注意欠陥/多動性障害・ADHDの疫学調査
ADHDの発症率は3~7%(30人クラスに1~2人)といわれており、決して珍しくありません。
ADHDは世界的には子どもの5%、成人の2.5%に見られるといわれます。
アメリカでは2003年から2011年の8年間で、子どものADHD患者数が43%増加し、子ども全体の11%にあたる640万人がADHDの診断を受けています。
成人全体では1000万人のADHD患者がいるといわれます。
2012年のアメリカ・ニューヨークタイムズの報道ではアメリカの10代少年のほぼ5人に1人がADHDと診断され、この10年で激増しています。

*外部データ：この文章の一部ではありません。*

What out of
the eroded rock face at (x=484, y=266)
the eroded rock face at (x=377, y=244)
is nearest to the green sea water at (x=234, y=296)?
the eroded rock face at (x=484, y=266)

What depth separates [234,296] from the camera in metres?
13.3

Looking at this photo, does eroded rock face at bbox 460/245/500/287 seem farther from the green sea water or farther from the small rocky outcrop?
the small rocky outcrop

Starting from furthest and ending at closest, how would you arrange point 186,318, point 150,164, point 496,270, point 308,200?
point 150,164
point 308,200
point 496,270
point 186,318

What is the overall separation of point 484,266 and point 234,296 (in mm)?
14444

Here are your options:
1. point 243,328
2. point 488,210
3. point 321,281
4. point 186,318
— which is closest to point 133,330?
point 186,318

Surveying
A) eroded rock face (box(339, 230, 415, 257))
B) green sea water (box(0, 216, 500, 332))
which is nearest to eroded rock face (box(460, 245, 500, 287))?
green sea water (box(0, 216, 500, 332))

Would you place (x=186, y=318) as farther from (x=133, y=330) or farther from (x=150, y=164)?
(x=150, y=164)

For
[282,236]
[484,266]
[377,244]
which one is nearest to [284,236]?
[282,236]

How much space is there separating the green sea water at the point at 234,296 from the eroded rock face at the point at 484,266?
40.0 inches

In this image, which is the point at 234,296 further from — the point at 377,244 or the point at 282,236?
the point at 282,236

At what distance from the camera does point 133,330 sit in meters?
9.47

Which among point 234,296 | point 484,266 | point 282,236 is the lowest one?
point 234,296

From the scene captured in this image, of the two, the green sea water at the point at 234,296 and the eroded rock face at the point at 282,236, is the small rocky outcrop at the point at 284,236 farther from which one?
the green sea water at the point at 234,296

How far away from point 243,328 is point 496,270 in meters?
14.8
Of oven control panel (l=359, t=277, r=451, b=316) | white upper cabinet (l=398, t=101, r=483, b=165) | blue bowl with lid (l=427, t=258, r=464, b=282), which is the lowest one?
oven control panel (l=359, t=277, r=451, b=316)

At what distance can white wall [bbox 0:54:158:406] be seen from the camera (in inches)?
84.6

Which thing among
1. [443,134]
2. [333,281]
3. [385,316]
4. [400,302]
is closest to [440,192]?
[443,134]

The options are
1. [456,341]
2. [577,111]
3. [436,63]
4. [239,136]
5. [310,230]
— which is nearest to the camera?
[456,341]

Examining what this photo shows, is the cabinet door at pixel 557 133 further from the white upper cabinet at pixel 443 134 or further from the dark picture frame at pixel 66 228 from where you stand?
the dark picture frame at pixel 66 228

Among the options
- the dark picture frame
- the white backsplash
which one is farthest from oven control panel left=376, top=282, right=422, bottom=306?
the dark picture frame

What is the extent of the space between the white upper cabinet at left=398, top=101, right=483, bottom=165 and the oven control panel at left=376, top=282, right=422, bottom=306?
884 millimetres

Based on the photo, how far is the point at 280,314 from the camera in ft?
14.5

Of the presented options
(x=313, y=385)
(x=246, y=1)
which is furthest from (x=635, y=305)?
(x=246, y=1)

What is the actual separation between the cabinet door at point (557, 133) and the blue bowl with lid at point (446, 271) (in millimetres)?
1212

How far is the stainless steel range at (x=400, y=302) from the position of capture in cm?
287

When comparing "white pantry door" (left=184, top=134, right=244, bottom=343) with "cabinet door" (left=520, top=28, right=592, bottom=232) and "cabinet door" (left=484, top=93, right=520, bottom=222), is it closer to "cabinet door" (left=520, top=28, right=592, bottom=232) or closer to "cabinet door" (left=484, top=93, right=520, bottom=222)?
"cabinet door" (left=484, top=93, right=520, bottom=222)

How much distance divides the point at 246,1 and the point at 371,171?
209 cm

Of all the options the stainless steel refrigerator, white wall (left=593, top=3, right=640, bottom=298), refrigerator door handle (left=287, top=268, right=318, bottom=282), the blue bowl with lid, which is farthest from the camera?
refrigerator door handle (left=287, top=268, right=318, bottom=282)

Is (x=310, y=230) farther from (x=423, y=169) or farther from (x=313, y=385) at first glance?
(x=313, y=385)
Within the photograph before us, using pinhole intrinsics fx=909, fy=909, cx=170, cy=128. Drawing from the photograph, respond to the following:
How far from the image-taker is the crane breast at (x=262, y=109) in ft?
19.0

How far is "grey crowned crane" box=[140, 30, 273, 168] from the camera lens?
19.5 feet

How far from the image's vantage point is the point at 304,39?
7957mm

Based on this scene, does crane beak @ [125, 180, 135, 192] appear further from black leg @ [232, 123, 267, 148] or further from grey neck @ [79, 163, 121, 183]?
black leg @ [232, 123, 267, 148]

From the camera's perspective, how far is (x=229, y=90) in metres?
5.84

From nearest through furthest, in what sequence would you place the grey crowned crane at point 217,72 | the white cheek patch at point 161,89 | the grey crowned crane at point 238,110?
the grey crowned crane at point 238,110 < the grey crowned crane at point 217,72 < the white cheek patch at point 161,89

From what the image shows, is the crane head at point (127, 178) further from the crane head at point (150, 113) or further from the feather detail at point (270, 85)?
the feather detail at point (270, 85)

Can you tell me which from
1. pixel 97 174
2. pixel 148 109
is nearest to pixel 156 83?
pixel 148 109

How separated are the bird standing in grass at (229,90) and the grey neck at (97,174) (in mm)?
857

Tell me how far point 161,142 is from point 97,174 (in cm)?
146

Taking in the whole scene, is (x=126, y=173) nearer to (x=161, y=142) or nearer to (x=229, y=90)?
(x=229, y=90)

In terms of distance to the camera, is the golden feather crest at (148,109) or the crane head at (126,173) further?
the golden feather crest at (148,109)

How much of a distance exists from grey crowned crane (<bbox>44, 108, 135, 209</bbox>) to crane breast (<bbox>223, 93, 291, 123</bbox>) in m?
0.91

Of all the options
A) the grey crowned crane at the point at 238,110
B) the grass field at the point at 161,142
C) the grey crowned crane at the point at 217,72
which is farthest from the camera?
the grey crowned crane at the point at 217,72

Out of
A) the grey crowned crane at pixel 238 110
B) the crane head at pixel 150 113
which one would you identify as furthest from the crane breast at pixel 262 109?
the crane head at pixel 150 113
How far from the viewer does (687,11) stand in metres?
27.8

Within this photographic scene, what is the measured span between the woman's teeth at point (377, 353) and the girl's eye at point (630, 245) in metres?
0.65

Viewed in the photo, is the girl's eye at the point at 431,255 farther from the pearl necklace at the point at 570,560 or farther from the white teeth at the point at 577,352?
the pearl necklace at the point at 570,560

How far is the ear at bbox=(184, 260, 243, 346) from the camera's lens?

アメリカで行われた調査によると、両親のどちらかにADHDがあると、その子どもにADHDが現れる確率は最大50%だといわれています。
ADHDは早い場合、4歳頃に徴候が現れ、7歳までには症状が顕著に見られるようになります。男児に発症する確率は女児の2~9倍です。
ADHDであることが診断される年齢は男児で8歳前後、女児で12歳前後と差があります。
環境要因
アメリカ精神医学会では、ADHDの原因を特定してないことを前提として、遺伝的な要因のほかに「早産。脳障害及び妊娠中の母親の喫煙、アルコールの摂取また極度のストレス」などがADHDのリスクを高める可能性があることとして例示しています。また、胎児期の殺虫剤や除草剤に含まれる有機リン系化合物の影響、生後に古い住宅のペンキに含まれる鉛などに曝露すると事による影響も報告されています。
さらに水銀がADHDのリスクを高める可能性があることも報告され始めています。
2007年にイギリス政府は、食品添加物で合成保存料として用いられる安息香酸ナトリウムと数種類の合成着色料が子どもにADHDを引き起こすという研究を受けて、これらを含むことが多いジュースやお菓子に注意を促しています。
また2008年には英国食品基準庁は合成着色料のタール色素についてメーカーに自主規制を勧告しました。
ADHDの薬の服用は脳の大きさに関連性は見られないため対処療法に過ぎないことも分かっています。
アメリカでは、ADHD患者の少なくとも15%は投薬で症状が改善されず、不眠や不安神経症などで苦しむ人も多くいます。
ADHDとコーヒー
コーヒーがADHDを改善するといわれます。これはカフェインが中枢神経を刺激して覚せい作用を促すからです。ルイス大学レオン博士の行った論文の分析によると、ADHDの子どもにカフェインを摂取させたところ、治療薬よりは効力は低いものの、多動が減り生活が改善したという結果が出ています。